**Problem requirements:**
Render every line of the records below as a JSON list of strings, one string per line, leaving out blank lines.

**Raw records:**
>>>

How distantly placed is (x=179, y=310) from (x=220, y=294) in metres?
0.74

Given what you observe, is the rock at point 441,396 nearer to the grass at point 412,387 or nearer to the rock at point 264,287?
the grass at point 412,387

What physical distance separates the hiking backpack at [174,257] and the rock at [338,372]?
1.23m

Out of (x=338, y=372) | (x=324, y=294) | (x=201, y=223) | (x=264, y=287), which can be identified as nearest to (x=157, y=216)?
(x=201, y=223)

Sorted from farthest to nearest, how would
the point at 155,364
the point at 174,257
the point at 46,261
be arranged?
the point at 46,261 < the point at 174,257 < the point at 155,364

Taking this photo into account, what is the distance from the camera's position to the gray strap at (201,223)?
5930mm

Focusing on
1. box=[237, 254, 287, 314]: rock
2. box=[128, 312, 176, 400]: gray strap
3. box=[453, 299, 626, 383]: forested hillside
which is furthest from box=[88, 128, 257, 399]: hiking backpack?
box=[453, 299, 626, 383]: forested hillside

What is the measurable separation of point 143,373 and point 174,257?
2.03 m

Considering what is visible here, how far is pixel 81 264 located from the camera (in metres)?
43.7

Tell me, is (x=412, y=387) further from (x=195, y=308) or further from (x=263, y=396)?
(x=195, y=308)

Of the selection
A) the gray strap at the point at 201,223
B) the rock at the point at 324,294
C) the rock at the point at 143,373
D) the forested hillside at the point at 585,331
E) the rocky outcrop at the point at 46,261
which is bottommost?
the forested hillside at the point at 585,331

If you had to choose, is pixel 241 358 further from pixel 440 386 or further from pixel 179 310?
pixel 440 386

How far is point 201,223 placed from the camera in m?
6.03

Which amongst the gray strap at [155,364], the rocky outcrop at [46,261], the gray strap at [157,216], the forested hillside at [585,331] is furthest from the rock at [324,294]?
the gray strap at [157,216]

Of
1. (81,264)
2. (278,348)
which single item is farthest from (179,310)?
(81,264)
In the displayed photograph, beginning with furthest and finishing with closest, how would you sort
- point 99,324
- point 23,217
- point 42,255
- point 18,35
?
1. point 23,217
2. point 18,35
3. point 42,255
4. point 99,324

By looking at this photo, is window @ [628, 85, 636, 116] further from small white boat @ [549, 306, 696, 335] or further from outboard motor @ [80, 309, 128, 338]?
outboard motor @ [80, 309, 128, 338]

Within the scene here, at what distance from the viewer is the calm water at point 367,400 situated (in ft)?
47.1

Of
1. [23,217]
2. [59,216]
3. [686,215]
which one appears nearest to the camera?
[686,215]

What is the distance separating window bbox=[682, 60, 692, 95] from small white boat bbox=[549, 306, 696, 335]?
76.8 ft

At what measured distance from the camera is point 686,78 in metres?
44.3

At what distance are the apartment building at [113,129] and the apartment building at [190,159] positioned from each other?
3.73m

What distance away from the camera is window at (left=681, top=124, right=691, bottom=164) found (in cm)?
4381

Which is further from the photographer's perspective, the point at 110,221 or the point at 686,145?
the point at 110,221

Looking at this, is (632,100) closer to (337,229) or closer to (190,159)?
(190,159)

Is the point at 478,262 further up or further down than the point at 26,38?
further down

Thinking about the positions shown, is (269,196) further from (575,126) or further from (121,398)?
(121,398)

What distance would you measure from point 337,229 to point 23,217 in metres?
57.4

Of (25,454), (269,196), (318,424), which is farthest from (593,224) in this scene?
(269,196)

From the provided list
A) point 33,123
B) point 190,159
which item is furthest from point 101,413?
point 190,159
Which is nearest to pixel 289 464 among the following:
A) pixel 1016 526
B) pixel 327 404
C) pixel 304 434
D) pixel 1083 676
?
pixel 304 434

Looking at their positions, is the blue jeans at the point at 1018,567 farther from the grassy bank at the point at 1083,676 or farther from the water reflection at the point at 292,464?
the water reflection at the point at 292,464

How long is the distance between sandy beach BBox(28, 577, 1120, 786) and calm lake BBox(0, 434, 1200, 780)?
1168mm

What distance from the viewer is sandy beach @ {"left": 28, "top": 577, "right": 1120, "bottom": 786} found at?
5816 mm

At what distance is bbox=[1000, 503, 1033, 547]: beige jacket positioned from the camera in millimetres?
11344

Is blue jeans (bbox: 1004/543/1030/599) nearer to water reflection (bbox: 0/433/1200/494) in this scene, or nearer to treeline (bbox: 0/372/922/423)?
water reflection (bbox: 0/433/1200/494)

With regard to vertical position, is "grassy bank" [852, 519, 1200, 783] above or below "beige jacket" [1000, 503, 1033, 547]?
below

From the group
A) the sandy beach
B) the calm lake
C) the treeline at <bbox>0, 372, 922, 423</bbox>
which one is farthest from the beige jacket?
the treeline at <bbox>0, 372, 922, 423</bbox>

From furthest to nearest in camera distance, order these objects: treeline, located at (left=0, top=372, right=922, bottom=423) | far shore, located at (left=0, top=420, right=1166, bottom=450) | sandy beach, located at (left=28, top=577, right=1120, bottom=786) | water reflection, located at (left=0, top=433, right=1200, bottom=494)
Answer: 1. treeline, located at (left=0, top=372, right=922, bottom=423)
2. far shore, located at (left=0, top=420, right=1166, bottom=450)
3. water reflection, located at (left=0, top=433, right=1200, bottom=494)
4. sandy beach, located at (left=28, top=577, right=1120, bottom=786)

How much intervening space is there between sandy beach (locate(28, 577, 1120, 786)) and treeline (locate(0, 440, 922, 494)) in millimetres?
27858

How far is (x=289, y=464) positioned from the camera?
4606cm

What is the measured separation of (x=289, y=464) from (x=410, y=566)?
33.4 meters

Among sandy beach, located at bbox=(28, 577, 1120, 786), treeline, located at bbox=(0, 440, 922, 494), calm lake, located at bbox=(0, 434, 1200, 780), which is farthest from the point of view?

<<<

**Answer in full:**
[
  "How distantly placed is (x=179, y=310) from (x=220, y=294) in metres?",
  "0.74",
  "Given what you observe, is the rock at point 441,396 nearer to the grass at point 412,387 or nearer to the rock at point 264,287?",
  "the grass at point 412,387",
  "What physical distance separates the hiking backpack at [174,257] and the rock at [338,372]?",
  "1.23m",
  "Out of (x=338, y=372) | (x=324, y=294) | (x=201, y=223) | (x=264, y=287), which can be identified as nearest to (x=157, y=216)?",
  "(x=201, y=223)",
  "Sorted from farthest to nearest, how would",
  "the point at 155,364",
  "the point at 174,257",
  "the point at 46,261",
  "be arranged?",
  "the point at 46,261 < the point at 174,257 < the point at 155,364",
  "Taking this photo into account, what is the distance from the camera's position to the gray strap at (201,223)?",
  "5930mm",
  "Focusing on",
  "1. box=[237, 254, 287, 314]: rock",
  "2. box=[128, 312, 176, 400]: gray strap",
  "3. box=[453, 299, 626, 383]: forested hillside",
  "which is furthest from box=[88, 128, 257, 399]: hiking backpack?",
  "box=[453, 299, 626, 383]: forested hillside",
  "What is the measurable separation of point 143,373 and point 174,257?",
  "2.03 m",
  "Considering what is visible here, how far is pixel 81 264 located from the camera (in metres)?",
  "43.7",
  "Tell me, is (x=412, y=387) further from (x=195, y=308) or further from (x=263, y=396)?",
  "(x=195, y=308)",
  "Of the selection",
  "A) the gray strap at the point at 201,223",
  "B) the rock at the point at 324,294",
  "C) the rock at the point at 143,373",
  "D) the forested hillside at the point at 585,331",
  "E) the rocky outcrop at the point at 46,261",
  "which is bottommost?",
  "the forested hillside at the point at 585,331",
  "If you had to choose, is pixel 241 358 further from pixel 440 386 or further from pixel 179 310?",
  "pixel 440 386",
  "How far is point 201,223 placed from the camera in m?",
  "6.03",
  "Which amongst the gray strap at [155,364], the rocky outcrop at [46,261], the gray strap at [157,216], the forested hillside at [585,331] is furthest from the rock at [324,294]?",
  "the gray strap at [157,216]",
  "Of",
  "1. (81,264)",
  "2. (278,348)",
  "which single item is farthest from (179,310)?",
  "(81,264)",
  "In the displayed photograph, beginning with furthest and finishing with closest, how would you sort",
  "- point 99,324",
  "- point 23,217",
  "- point 42,255",
  "- point 18,35",
  "?",
  "1. point 23,217",
  "2. point 18,35",
  "3. point 42,255",
  "4. point 99,324",
  "By looking at this photo, is window @ [628, 85, 636, 116] further from small white boat @ [549, 306, 696, 335] or further from outboard motor @ [80, 309, 128, 338]?",
  "outboard motor @ [80, 309, 128, 338]",
  "Within the scene here, at what distance from the viewer is the calm water at point 367,400 situated (in ft)?",
  "47.1",
  "Of",
  "1. [23,217]",
  "2. [59,216]",
  "3. [686,215]",
  "which one appears nearest to the camera?",
  "[686,215]",
  "What is the distance separating window bbox=[682, 60, 692, 95] from small white boat bbox=[549, 306, 696, 335]?",
  "76.8 ft",
  "At what measured distance from the camera is point 686,78 in metres?",
  "44.3",
  "At what distance are the apartment building at [113,129] and the apartment building at [190,159] positioned from each other?",
  "3.73m",
  "What distance away from the camera is window at (left=681, top=124, right=691, bottom=164) found (in cm)?",
  "4381",
  "Which is further from the photographer's perspective, the point at 110,221 or the point at 686,145?",
  "the point at 110,221",
  "Looking at this, is (632,100) closer to (337,229) or closer to (190,159)?",
  "(190,159)",
  "Is the point at 478,262 further up or further down than the point at 26,38?",
  "further down",
  "Thinking about the positions shown, is (269,196) further from (575,126) or further from (121,398)?",
  "(121,398)",
  "What distance would you measure from point 337,229 to point 23,217 in metres?",
  "57.4",
  "Of (25,454), (269,196), (318,424), which is farthest from (593,224) in this scene?",
  "(269,196)",
  "From the provided list",
  "A) point 33,123",
  "B) point 190,159",
  "which item is furthest from point 101,413?",
  "point 190,159",
  "Which is nearest to pixel 289 464 among the following:",
  "A) pixel 1016 526",
  "B) pixel 327 404",
  "C) pixel 304 434",
  "D) pixel 1083 676",
  "?",
  "pixel 304 434",
  "Looking at their positions, is the blue jeans at the point at 1018,567 farther from the grassy bank at the point at 1083,676 or farther from the water reflection at the point at 292,464?",
  "the water reflection at the point at 292,464",
  "How long is the distance between sandy beach BBox(28, 577, 1120, 786) and calm lake BBox(0, 434, 1200, 780)?",
  "1168mm",
  "What distance from the viewer is sandy beach @ {\"left\": 28, \"top\": 577, \"right\": 1120, \"bottom\": 786} found at?",
  "5816 mm",
  "At what distance is bbox=[1000, 503, 1033, 547]: beige jacket positioned from the camera in millimetres?",
  "11344",
  "Is blue jeans (bbox: 1004/543/1030/599) nearer to water reflection (bbox: 0/433/1200/494) in this scene, or nearer to treeline (bbox: 0/372/922/423)?",
  "water reflection (bbox: 0/433/1200/494)",
  "With regard to vertical position, is \"grassy bank\" [852, 519, 1200, 783] above or below \"beige jacket\" [1000, 503, 1033, 547]?",
  "below",
  "From the group",
  "A) the sandy beach",
  "B) the calm lake",
  "C) the treeline at <bbox>0, 372, 922, 423</bbox>",
  "which one is farthest from the beige jacket?",
  "the treeline at <bbox>0, 372, 922, 423</bbox>",
  "From furthest to nearest in camera distance, order these objects: treeline, located at (left=0, top=372, right=922, bottom=423) | far shore, located at (left=0, top=420, right=1166, bottom=450) | sandy beach, located at (left=28, top=577, right=1120, bottom=786) | water reflection, located at (left=0, top=433, right=1200, bottom=494)",
  "Answer: 1. treeline, located at (left=0, top=372, right=922, bottom=423)",
  "2. far shore, located at (left=0, top=420, right=1166, bottom=450)",
  "3. water reflection, located at (left=0, top=433, right=1200, bottom=494)",
  "4. sandy beach, located at (left=28, top=577, right=1120, bottom=786)",
  "How much intervening space is there between sandy beach (locate(28, 577, 1120, 786)) and treeline (locate(0, 440, 922, 494)) in millimetres?",
  "27858",
  "How far is (x=289, y=464) positioned from the camera?",
  "4606cm",
  "What is the measured separation of (x=289, y=464) from (x=410, y=566)?",
  "33.4 meters",
  "Among sandy beach, located at bbox=(28, 577, 1120, 786), treeline, located at bbox=(0, 440, 922, 494), calm lake, located at bbox=(0, 434, 1200, 780), which is farthest from the point of view?"
]